By CLAIRE DUFOURD
As AI tools such as Otter.ai and Grammarly become more prominent in newsrooms across Canada, transparency is quickly becoming a source of concern for audiences and reporters alike. And too often, newsrooms choose to default to vague AI disclosures, without a way to know exactly which tools are being used.
That uncertainty is what prompted Angela Misri, a journalism professor at Toronto Metropolitan University, to include a boilerplate AI disclosure on stories published by her student-led newsroom On The Record (OTR). The message, which appeared at the bottom of every story on the website, read “This article may have been created with the use of AI software such as Google Docs, Grammarly, and/or Otter.ai for transcription.”
“As I started to see AI tools become more prevalent, I realized that I at least wanted to disclose to the audience that it was something we were exploring,” Misri says. “Because it felt like if I didn’t know exactly what was being used, I should at least try and be transparent for the audience of OTR.”

This disclosure was meant to signal honesty and transparency to her students’ audience; at the time, Misri didn’t exactly know which tools students were using, only that AI was quickly becoming part of their workflow, whether or not it was apparent to her or sanctioned by the university.
The next semester, this short-term solution has evolved into something far more concrete, and a project that could be implemented in local newsrooms navigating similar issues of evolving alongside generative AI.
“I wanted to measure students’ mindfulness when using AI tools,” Misri says. “Adding something more specific than a boilerplate disclosure helped to discover how they were using [them] for things like headline generation, which I hadn’t used it for before.”

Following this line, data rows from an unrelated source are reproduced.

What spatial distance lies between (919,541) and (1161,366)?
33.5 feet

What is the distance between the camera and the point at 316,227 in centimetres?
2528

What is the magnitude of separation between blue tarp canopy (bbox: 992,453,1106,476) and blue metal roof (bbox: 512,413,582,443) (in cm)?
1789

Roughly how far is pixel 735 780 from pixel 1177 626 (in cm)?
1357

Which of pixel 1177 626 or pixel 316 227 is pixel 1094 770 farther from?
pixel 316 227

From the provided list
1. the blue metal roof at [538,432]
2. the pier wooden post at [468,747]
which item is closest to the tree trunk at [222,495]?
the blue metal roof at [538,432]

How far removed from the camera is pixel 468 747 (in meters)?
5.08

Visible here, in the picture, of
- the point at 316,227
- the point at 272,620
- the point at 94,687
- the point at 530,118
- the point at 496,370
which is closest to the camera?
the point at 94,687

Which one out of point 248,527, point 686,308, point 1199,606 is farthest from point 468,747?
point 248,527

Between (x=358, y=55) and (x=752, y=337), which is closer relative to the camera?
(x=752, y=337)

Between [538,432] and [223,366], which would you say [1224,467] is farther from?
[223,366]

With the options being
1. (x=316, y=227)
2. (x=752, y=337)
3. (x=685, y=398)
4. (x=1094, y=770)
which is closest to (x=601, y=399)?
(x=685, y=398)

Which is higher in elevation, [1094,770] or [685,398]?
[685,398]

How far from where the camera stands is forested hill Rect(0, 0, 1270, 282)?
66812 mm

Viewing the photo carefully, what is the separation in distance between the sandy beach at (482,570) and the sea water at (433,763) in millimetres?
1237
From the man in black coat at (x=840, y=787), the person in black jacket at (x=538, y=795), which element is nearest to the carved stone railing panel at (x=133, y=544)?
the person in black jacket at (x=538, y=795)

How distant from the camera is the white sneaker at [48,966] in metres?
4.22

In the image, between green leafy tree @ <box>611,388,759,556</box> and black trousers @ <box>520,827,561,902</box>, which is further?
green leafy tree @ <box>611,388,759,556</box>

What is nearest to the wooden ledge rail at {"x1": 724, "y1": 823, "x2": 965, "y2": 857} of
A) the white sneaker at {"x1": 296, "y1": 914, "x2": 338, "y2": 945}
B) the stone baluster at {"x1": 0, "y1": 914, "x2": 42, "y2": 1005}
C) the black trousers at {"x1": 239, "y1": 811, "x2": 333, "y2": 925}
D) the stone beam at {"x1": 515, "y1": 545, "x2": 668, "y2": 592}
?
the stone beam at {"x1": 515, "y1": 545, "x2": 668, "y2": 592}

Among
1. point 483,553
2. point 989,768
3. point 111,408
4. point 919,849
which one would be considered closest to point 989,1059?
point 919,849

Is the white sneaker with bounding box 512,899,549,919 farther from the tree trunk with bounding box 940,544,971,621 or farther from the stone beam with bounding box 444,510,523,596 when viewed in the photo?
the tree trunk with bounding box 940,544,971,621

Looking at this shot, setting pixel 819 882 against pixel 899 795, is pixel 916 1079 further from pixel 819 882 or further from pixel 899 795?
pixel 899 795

Misri launched a field pilot from the back-end of OTR’s publishing system, WordPress. Instead of a boilerplate AI disclosure, students who have taken the course since September 2025 are now prompted to enter exactly which AI tools were used in the making of their article.
Rather than guessing at the use of AI in newsrooms, this disclosure now captures concrete data, establishing patterns that can then be applied to non-student-led newsrooms. These findings can determine which AI tools can be used in the writing process, and for what purpose.
The process and the findings could then be used in smaller newsrooms across Canada to examine how structured disclosures can support transparency on a local scale.
“I think it could be very interesting for small local newsrooms that want to jump on the AI ‘hype,’” Misri says. “It allows for the openness to talk about AI but also to talk to your audience directly about how you’re using AI tools.”
This field pilot offers an opportunity to analyze how small newsrooms with few resources can evolve from often obsolete ethics statements towards more practical systems tailored to the rise of AI in journalism.
The disclosure field does not aim to force reporters to shy away from the use of AI, but is rather a prompt added for journalists to reflect on their use of AI. This addition, which Misri hopes to implement on a larger scale, encourages both editors and reporters to think critically about their tools while maintaining transparency with their audience.
“If there are elements of your journalistic work that are hard and that you don’t enjoy where you could get some help from an AI tool, I think that’s great,” Misri says. “I would like to see more transparency from our local newsrooms, and I think this project could be a shared experimental area where we could all learn together.”
What began as an educational choice for Misri can become a model for local newsrooms across the country, one that acknowledges that AI has already found its place in journalism, whether newsrooms intended for it to happen or not.
For those newsrooms operating with a small staff and tight budgets, this approach offers a simple, adaptive model that can be designed, tested and improved over time.
Students who have lived through this experimental disclosure seem to share Misri’s opinion on the topic.
“Honestly, this made me feel reassured that if I were to have the assistance of AI, I wouldn’t be questioned in my integrity,” says Amulyaa Dwivedi, a former OTR student. “It kind of worked like a tracker that allows me to keep myself in check with my AI usage.”
Dwivedi adds that implementing this field pilot in local newsrooms could benefit the reporting process
‘I think if newsrooms were to implement this, it would not only help them be more transparent to their audience but also allow journalists to work more efficiently with the help of AI tools,” she said.